◆ EXERCISE DESCRIPTION ◆
Look through the data for the string "been". Copy every line where it is found.

*** Opening MATERIAL FOR THIS EXERCISE ***

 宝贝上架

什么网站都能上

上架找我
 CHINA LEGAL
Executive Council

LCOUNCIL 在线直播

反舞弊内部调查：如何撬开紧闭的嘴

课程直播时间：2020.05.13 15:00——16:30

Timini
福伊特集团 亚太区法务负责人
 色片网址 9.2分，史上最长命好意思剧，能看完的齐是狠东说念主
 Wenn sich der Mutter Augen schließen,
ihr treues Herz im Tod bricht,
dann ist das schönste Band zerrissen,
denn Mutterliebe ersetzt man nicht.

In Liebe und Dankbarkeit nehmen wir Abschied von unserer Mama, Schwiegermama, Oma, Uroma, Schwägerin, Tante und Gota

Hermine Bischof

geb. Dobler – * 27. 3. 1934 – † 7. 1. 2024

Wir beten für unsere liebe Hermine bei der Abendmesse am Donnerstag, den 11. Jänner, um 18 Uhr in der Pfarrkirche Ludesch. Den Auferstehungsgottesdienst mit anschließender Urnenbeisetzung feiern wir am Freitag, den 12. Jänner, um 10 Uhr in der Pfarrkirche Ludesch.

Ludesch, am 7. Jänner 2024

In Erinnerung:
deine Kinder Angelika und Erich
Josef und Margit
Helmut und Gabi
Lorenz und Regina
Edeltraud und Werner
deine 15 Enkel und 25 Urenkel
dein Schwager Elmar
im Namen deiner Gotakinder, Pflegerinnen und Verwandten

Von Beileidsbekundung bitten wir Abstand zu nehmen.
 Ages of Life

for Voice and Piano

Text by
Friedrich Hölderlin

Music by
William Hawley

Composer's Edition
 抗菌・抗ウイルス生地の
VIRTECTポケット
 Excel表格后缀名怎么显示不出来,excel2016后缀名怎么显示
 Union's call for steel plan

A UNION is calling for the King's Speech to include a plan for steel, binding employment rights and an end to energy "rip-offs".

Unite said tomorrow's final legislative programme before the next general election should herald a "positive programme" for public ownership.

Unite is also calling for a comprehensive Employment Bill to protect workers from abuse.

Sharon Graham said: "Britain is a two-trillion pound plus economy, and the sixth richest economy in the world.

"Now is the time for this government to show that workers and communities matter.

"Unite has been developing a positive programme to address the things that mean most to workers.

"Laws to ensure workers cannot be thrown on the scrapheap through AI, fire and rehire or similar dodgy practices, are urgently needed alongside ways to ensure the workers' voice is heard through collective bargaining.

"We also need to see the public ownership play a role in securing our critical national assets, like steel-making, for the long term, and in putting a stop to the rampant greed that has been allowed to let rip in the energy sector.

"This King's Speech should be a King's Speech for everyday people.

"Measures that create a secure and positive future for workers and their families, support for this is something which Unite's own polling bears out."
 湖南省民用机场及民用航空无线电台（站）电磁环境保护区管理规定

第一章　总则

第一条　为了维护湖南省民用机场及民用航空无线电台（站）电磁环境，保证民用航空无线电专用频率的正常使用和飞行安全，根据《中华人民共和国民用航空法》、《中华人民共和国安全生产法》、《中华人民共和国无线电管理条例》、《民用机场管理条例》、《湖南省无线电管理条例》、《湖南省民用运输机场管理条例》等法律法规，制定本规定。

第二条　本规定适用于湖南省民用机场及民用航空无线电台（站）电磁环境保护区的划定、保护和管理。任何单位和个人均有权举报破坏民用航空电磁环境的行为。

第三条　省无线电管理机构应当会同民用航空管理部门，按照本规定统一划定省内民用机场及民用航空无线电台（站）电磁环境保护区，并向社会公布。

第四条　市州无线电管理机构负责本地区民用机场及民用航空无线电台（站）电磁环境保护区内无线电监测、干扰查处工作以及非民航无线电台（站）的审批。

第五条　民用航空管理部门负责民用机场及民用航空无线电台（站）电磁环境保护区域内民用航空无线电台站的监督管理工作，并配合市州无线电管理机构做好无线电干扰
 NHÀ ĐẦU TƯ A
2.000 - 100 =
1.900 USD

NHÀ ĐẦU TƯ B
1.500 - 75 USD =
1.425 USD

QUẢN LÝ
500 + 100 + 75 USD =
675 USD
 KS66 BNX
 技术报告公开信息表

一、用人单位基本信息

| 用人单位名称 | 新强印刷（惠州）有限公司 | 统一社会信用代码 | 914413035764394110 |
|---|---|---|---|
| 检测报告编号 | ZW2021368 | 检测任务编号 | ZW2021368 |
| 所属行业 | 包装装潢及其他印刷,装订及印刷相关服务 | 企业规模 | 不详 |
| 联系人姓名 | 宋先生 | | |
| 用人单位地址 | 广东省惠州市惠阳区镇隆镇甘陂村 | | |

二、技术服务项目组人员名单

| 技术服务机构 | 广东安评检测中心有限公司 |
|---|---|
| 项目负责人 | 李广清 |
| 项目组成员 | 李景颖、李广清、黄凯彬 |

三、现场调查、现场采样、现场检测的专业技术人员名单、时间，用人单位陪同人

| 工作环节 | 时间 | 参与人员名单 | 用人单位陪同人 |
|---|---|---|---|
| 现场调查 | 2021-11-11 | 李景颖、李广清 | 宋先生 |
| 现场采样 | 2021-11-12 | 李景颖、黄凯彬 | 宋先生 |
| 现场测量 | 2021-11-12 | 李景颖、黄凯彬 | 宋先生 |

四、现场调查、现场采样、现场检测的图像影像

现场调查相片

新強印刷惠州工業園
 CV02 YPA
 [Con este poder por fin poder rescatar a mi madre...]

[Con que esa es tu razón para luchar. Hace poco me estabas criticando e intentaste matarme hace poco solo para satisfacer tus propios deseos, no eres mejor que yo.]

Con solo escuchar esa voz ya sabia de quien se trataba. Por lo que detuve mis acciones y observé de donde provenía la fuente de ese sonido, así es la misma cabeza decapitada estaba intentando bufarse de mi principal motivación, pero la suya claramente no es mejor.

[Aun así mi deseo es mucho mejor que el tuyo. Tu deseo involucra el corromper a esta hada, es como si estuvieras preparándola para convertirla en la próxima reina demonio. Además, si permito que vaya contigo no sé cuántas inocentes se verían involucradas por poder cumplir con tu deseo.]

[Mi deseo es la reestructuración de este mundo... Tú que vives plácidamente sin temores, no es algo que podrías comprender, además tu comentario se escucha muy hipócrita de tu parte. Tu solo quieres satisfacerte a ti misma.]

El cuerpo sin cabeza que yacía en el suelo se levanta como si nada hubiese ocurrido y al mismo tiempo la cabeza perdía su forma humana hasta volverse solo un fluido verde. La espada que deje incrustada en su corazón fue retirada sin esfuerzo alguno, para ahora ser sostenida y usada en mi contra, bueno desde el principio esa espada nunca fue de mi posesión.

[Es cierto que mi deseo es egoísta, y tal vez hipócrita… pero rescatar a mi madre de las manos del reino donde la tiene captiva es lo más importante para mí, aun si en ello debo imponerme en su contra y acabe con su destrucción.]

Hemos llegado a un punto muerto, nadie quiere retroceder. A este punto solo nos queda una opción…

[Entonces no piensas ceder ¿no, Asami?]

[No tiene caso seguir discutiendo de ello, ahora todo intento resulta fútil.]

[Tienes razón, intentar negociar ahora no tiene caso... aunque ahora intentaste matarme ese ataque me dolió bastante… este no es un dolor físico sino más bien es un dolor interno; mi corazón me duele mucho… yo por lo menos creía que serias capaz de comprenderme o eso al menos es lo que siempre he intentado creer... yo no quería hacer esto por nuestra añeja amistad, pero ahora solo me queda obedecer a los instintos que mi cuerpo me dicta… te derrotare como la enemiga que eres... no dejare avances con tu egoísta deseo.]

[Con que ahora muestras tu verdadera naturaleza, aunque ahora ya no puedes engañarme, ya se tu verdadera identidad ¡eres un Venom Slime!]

*** Closing MATERIAL FOR THIS EXERCISE ***

◆ RESULT OF THE TASK ◆
"Unite has been developing a positive programme to address the things that mean most to workers.
"We also need to see the public ownership play a role in securing our critical national assets, like steel-making, for the long term, and in putting a stop to the rampant greed that has been allowed to let rip in the energy sector.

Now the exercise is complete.